Plexus is built on a modern, scalable stack:
- Frontend: Next.js 14, AWS Amplify Gen2, Shadcn UI, Tailwind CSS
- Backend: Python 3.11, GraphQL (AWS AppSync), Celery
- Infrastructure: AWS CDK (Lambda, SQS, DynamoDB), Docker
- AI Orchestration: LangChain, LangGraph
- AI Providers: OpenAI, Anthropic, AWS Bedrock
- Python 3.11 (Required)
- Node.js 18+
- AWS Account (for deployment)
-
Clone the repository:
git clone https://github.com/AnthusAI/Plexus.git cd Plexus -
Install Python dependencies:
pip install -e . -
Set up configuration: Copy the example config and update with your credentials:
cp plexus.yaml.example .plexus/config.yamlThe dashboard is a standard Next.js application located in the dashboard/ directory.
cd dashboard
npm install
npm run devSee dashboard/README.md for full details.
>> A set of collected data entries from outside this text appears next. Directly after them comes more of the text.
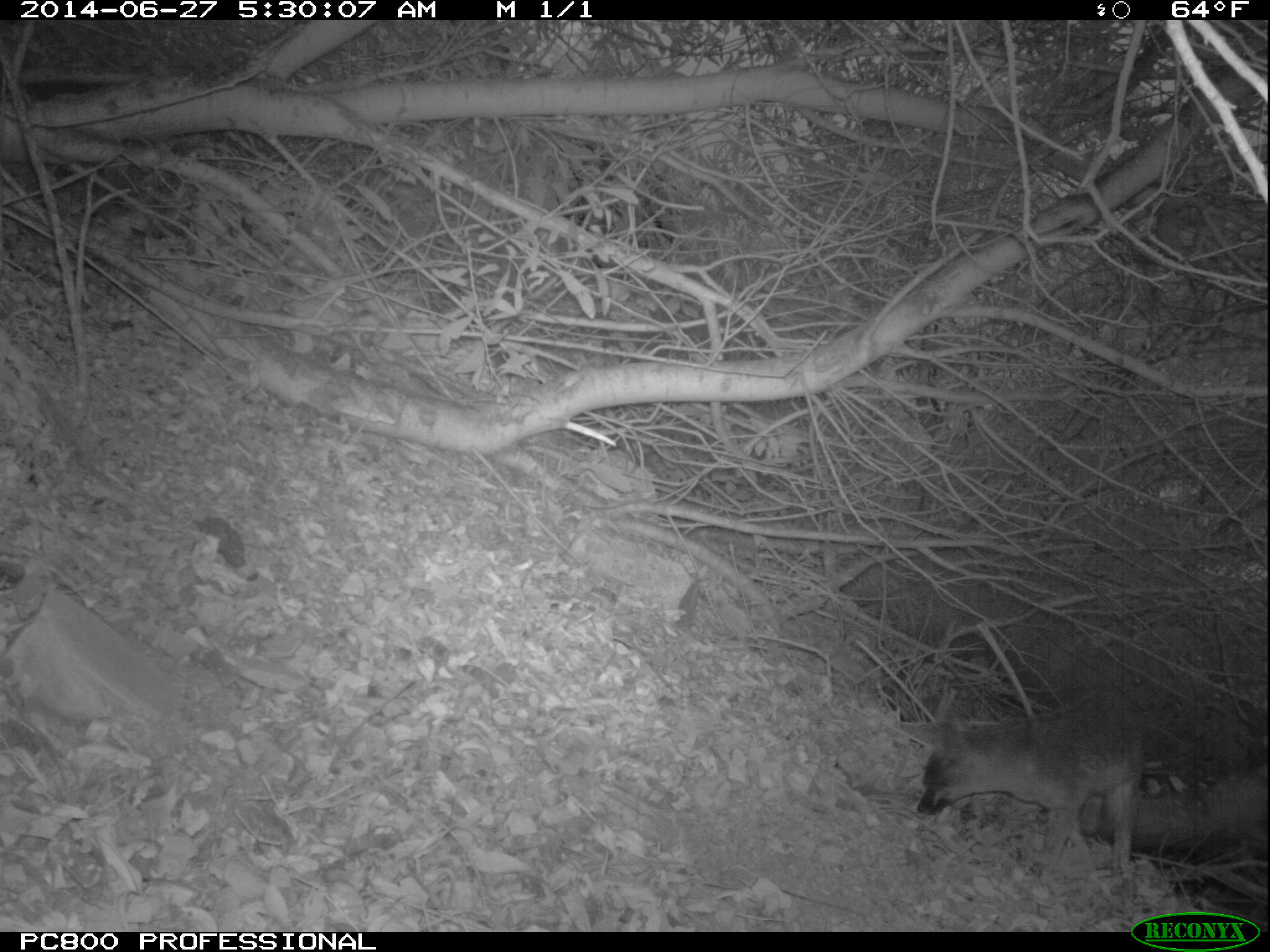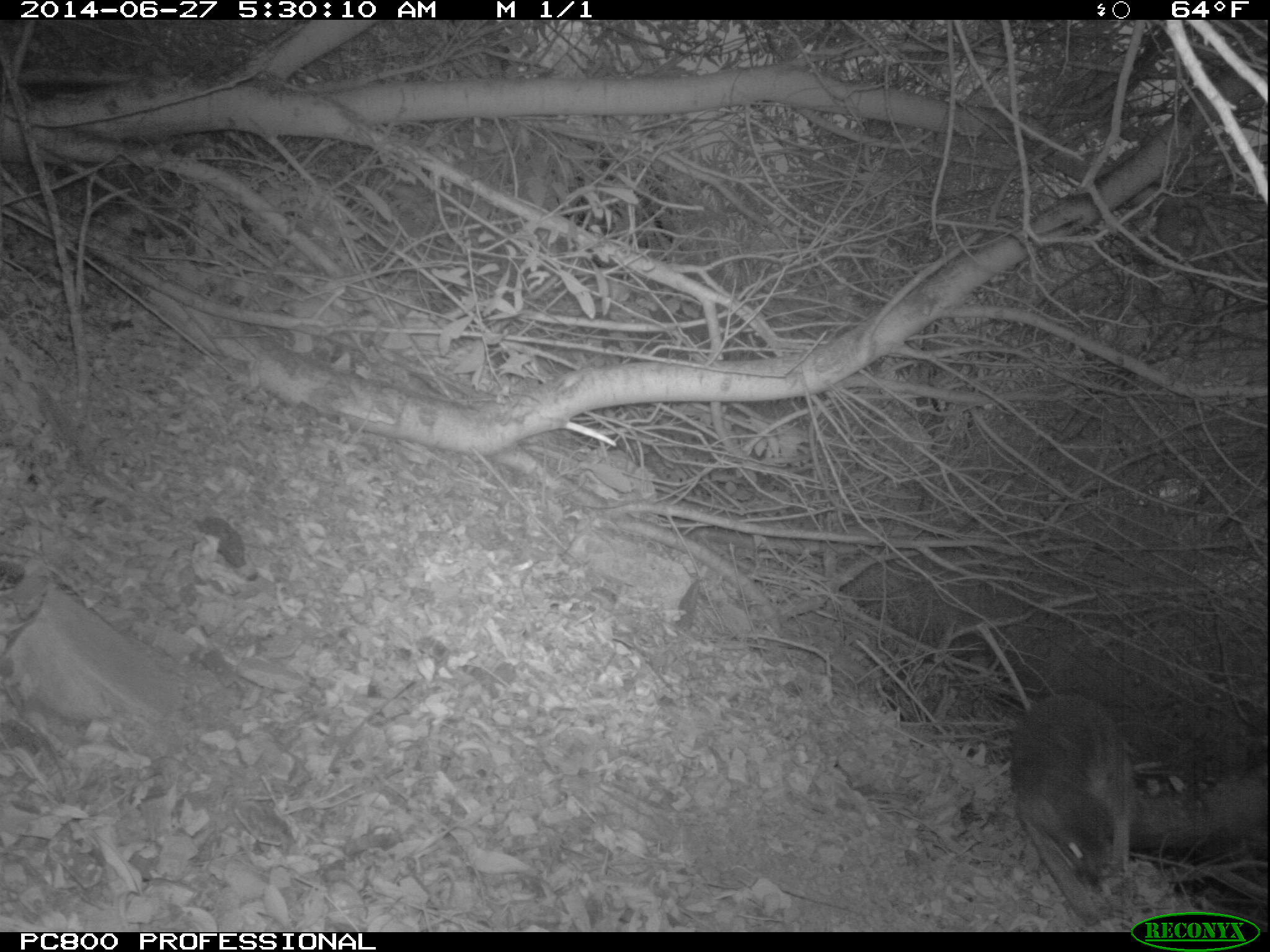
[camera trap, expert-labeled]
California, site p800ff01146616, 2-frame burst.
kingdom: Animalia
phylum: Chordata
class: Mammalia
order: Carnivora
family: Canidae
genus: Urocyon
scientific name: Urocyon littoralis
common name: island fox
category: fox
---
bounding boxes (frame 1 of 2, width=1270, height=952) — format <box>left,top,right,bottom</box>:
fox: <box>898,691,1145,879</box>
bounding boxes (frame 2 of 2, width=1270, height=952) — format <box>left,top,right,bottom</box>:
fox: <box>1010,693,1136,926</box>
Scorecards are the top-level containers for your classification logic. You can create them via the Dashboard or using AI agents via MCP.
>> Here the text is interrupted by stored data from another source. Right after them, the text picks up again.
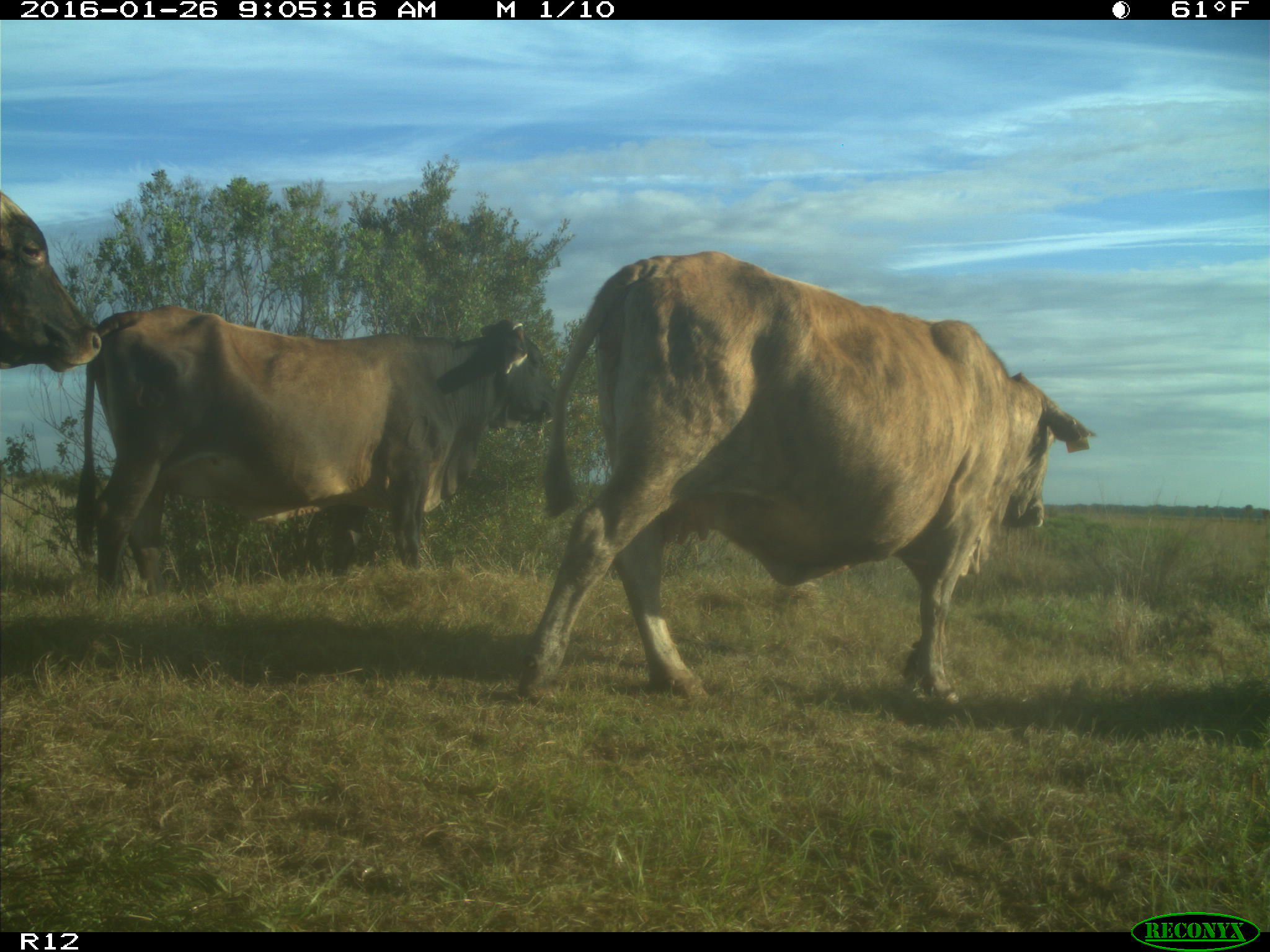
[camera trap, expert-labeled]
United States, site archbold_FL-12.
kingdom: Animalia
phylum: Chordata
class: Mammalia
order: Artiodactyla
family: Bovidae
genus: Bos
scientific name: Bos taurus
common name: domestic cow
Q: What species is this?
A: Bos taurus (domestic cow).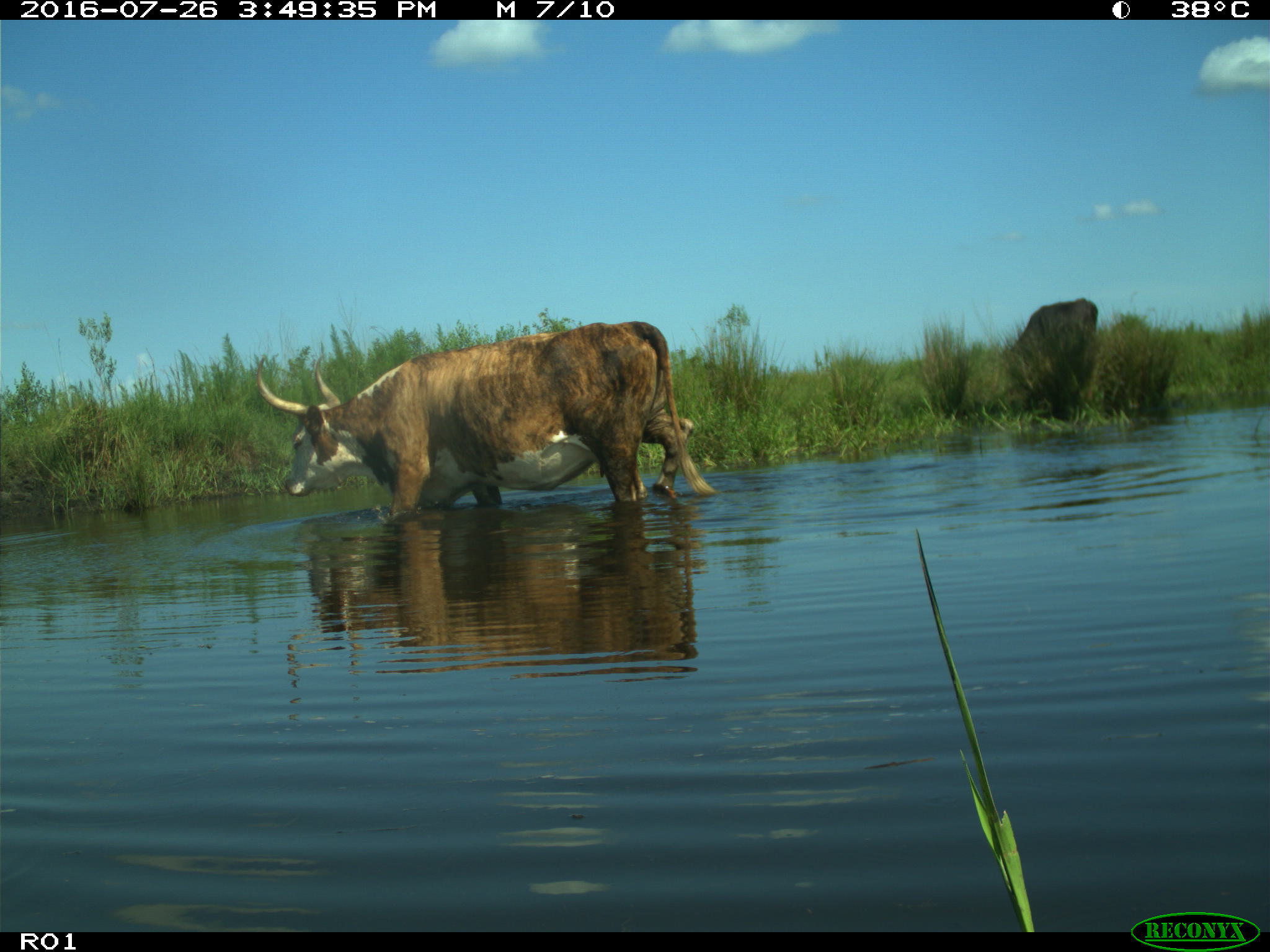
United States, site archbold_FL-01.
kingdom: Animalia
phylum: Chordata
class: Mammalia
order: Artiodactyla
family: Bovidae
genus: Bos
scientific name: Bos taurus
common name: domestic cow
Bos taurus (domestic cow).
Scores are defined using YAML configuration files that specify the model, prompt, and logic.
Tip: Use the plexus-score-config-updater agent to safely manage these configurations.
Validate your scores against ground-truth data (or human feedback) to ensure accuracy.
plexus evaluate accuracy --scorecard-name "My Scorecard" --score-name "My Score"Or use the plexus_evaluation_run MCP tool.
The "Flywheel" of Plexus:
- AI makes a prediction
- Human reviews and corrects (if wrong)
- Plexus captures the feedback
- AI analyzes the error patterns
- Configuration is updated to fix the error
Plexus is designed to be operated by AI agents as much as by humans. The /MCP directory contains a fully-featured Model Context Protocol server.
- AGENTS.md: Read the full Agent Integration Guide
- Capabilities: Agents can read data, update configurations, run tests, and analyze results.
- Safety: The system includes specialized "Agents" and "Skills" in
.claude/to ensure safe operations (e.g., validating YAML before pushing).
- Python: We use
pytestfor testing.pytest
- TypeScript: We use
Jestfor frontend testing.cd dashboard && npm run test
- Infrastructure: Deployed via AWS CDK.
cd infrastructure && cdk deploy
- Agent Integration Guide - How to use Plexus with AI agents.
- Dashboard Documentation - Frontend setup and features.
- MCP Server - Technical details of the MCP implementation.
Plexus is open-source under the MIT license.